Ora, tratando-se de prestações periódicas, como o são as rendas imputadas ao locatário na execução de um contrato de arrendamento e as quotas de condomínio respeitantes à comparticipação nas despesas de manutenção e conservação das partes comuns de um edifício constituído em propriedade horizontal e com o pagamento de serviços de interesse comum – que no caso em apreço se cifram em € 300,00/mês e € 50,11/trimestre, respectivamente - pode, conforme o disposto no n.º 1 do art.º 472º do Código de Processo Civil, compreender-se no pedido e na condenação tanto as prestações já vencidas como as que se vencerem enquanto subsistir a obrigação.
Por outro lado,
O locatário é obrigado a manter e restituir a coisa no estado em que a recebeu, ressalvadas as deteriorações inerentes a uma prudente utilização, em conformidade com os fins do contrato – cfr. art.º 1043º do C.C..
A prudente utilização do locado é a que é envolvida de zelo e cuidado normais na espécie de coisas em causa, a aferir pelo julgador, em função da diligência de um bónus pater familiae, considerando-se como tal, os pequenos estragos, por exemplo, a afixação de anúncios ou reclamos da actividade do locatário no prédio, a abertura de algum orifício nas paredes para instalação de ar condicionado, a colocação de suportes nas paredes para estantes, quadros, imagens ou candeeiros.
Tendo em conta a factualidade alegada relativa aos danos provocados na porta da entrada da fracção arrendada, o estado do locado extravasa do dano ou estrago correspondente a uma prudente utilização.
Tratam-se de deteriorações ilícitas e culposas imputáveis à Demandada, pelo que responde, nos termos do artigo 1044º do Código Civil, pelo dano que causou à Demandante – “ O locatário responde pela perda ou deteriorações da coisa, não exceptuadas no artigo anterior, salvo se resultarem de causa que lhe não seja imputável nem a terceiro a quem tenha permitido a utilização dela.”

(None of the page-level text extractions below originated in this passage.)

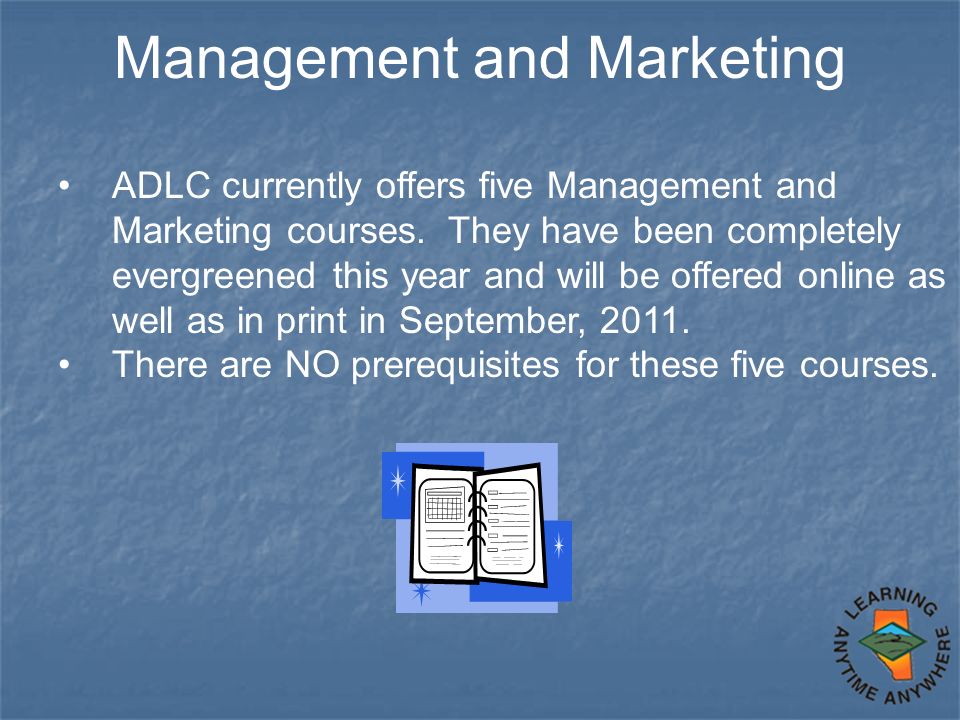 Management and Marketing

• ADLC currently offers five Management and Marketing courses. They have been completely evergreened this year and will be offered online as well as in print in September, 2011.
• There are NO prerequisites for these five courses.

LEARNING ANYTIME ANYWHERE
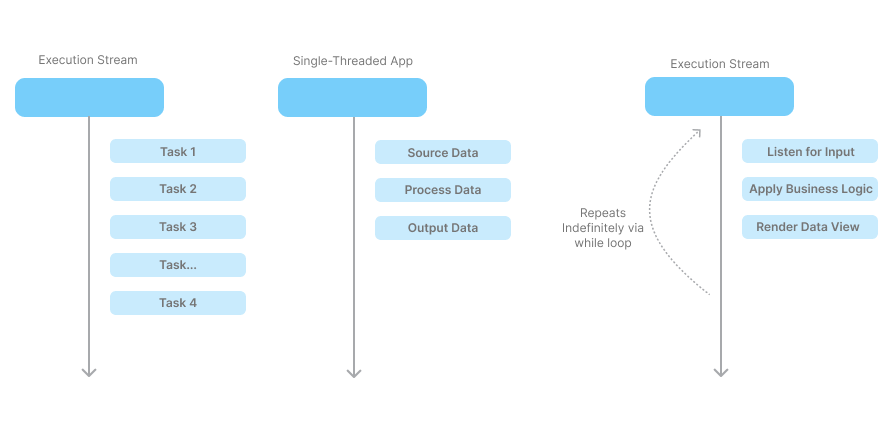 Execution Stream

Task 1

Task 2

Task 3

Task...

Task 4

Single-Threaded App

Source Data

Process Data

Output Data

Execution Stream

Repeats Indefinitely via while loop

Listen for Input

Apply Business Logic

Render Data View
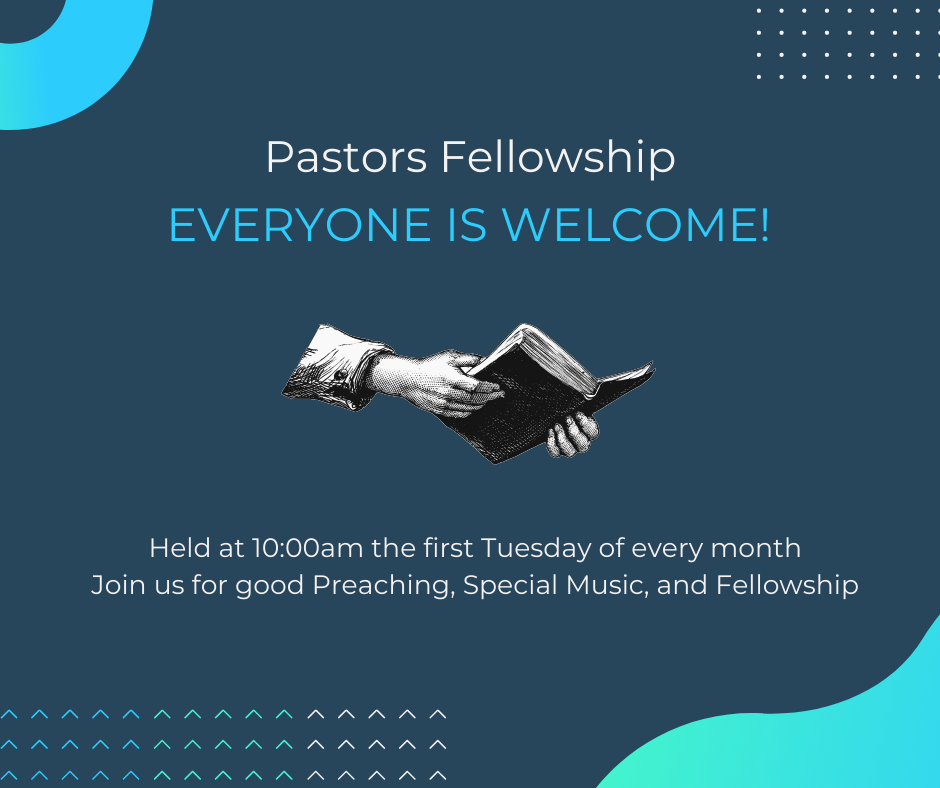 Pastors Fellowship
EVERYONE IS WELCOME!

Held at 10:00am the first Tuesday of every month
Join us for good Preaching, Special Music, and Fellowship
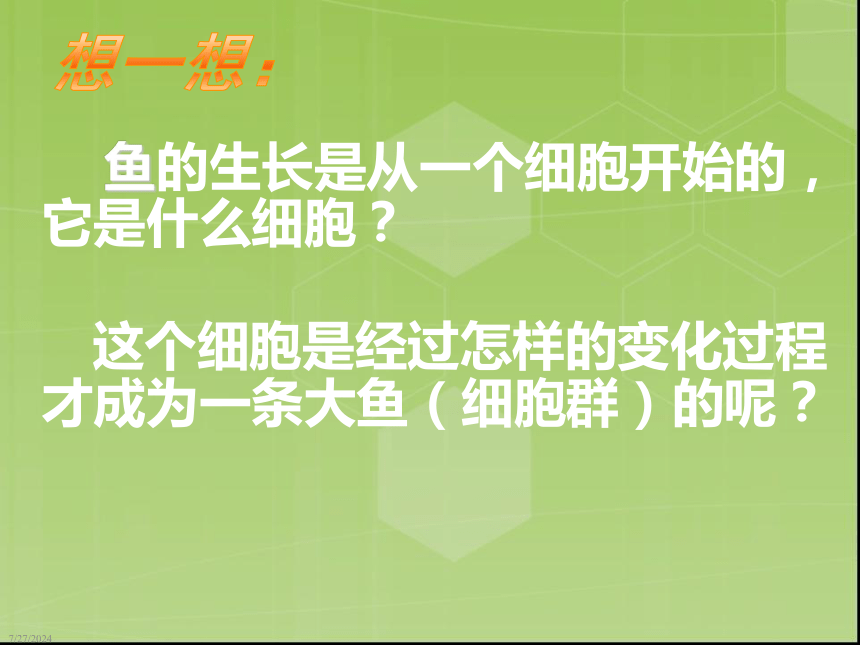 想一想：

鱼的生长是从一个细胞开始的，它是什么细胞？

这个细胞是经过怎样的变化过程才成为一条大鱼（细胞群）的呢？

2/27/2024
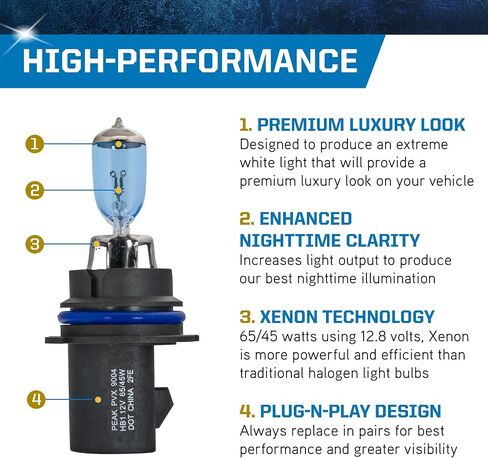 HIGH-PERFORMANCE

1

2

3

4

PEAK PVX 9004
HB1 12V 65/45W
DOT CHINA 2FE

1. PREMIUM LUXURY LOOK
Designed to produce an extreme white light that will provide a premium luxury look on your vehicle

2. ENHANCED NIGHTTIME CLARITY
Increases light output to produce our best nighttime illumination

3. XENON TECHNOLOGY
65/45 watts using 12.8 volts, Xenon is more powerful and efficient than traditional halogen light bulbs

4. PLUG-N-PLAY DESIGN
Always replace in pairs for best performance and greater visibility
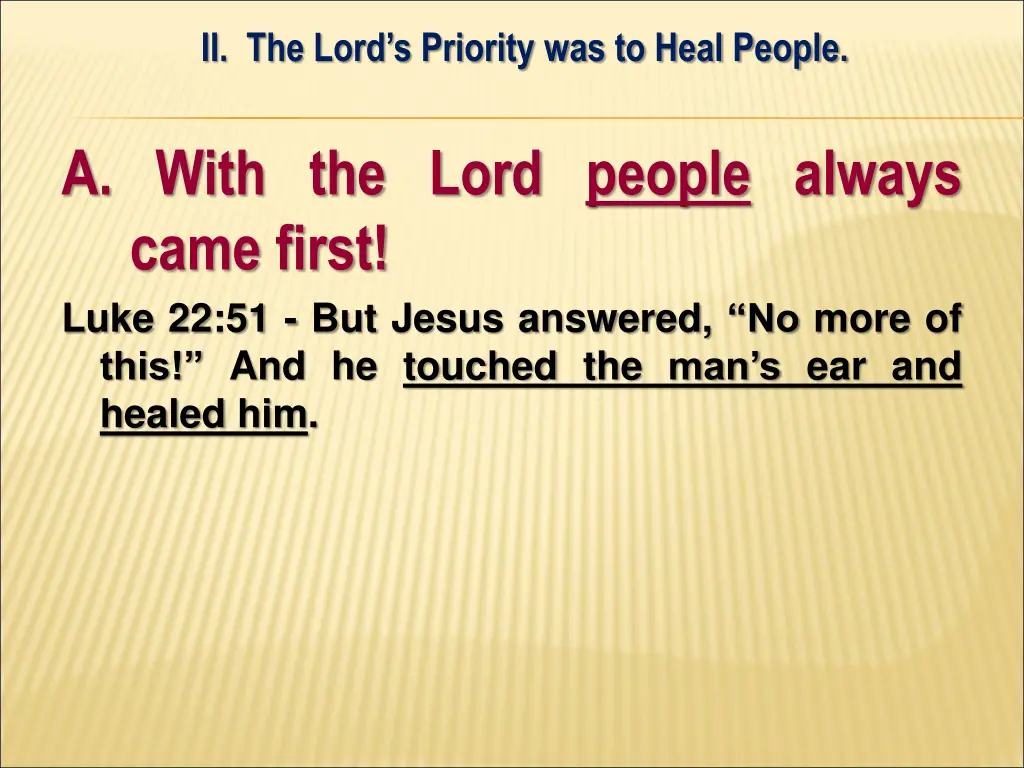 II. The Lord's Priority was to Heal People.

A. With the Lord people always came first!

Luke 22:51 - But Jesus answered, "No more of this!" And he touched the man's ear and healed him.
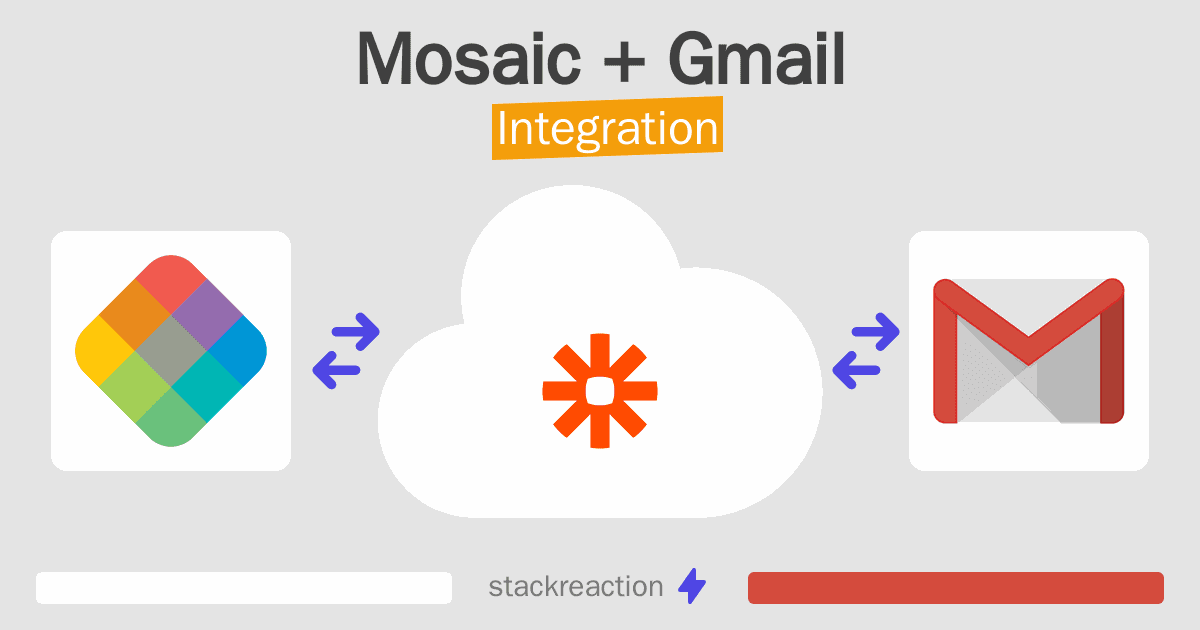 Mosaic + Gmail
Integration

stackreaction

Em consequência, tem a Demandante o direito de exigir da Demandada a reparação dos danos verificados no arrendado - a qual a Demandada não levou a cabo não obstante a promessa de o fazer - ou uma indemnização no valor da sua reparação, de forma a restituir-lhe o estado de manutenção que devia ter assegurado e não assegurou, sendo necessário o montante de € 1.149,50 para substituição da porta irremediavelmente danificada.
V – DISPOSITIVO
Face a quanto antecede, julgo parcialmente procedente a presente acção, e, por consequência, condeno a Demandada B a pagar à Demandante A a quantia de € 2.663,93 (dois mil seiscentos e sessenta e três euros e noventa e três cêntimos); e ainda as rendas e quotas de condomínio vencidas desde o mês de Julho de 2007, inclusive, até à data de entrega do locado; bem como os juros de mora, à taxa legal, sobre a quantia de € 511,58, vencidos desde a citação até efectivo e integral pagamento.
Custas na proporção do decaimento e reembolso nesses precisos termos.
Cumpra-se o disposto nos artigos 8º e 9º da Portaria n.º 1456/2001, de 28 de Dezembro.
Registe.
Vila Nova de Gaia, 28 de Dezembro de 2007
A Juiz de Paz
(Paula Portugal)
Processado por computador Art.º 138º/5 do C.P.C.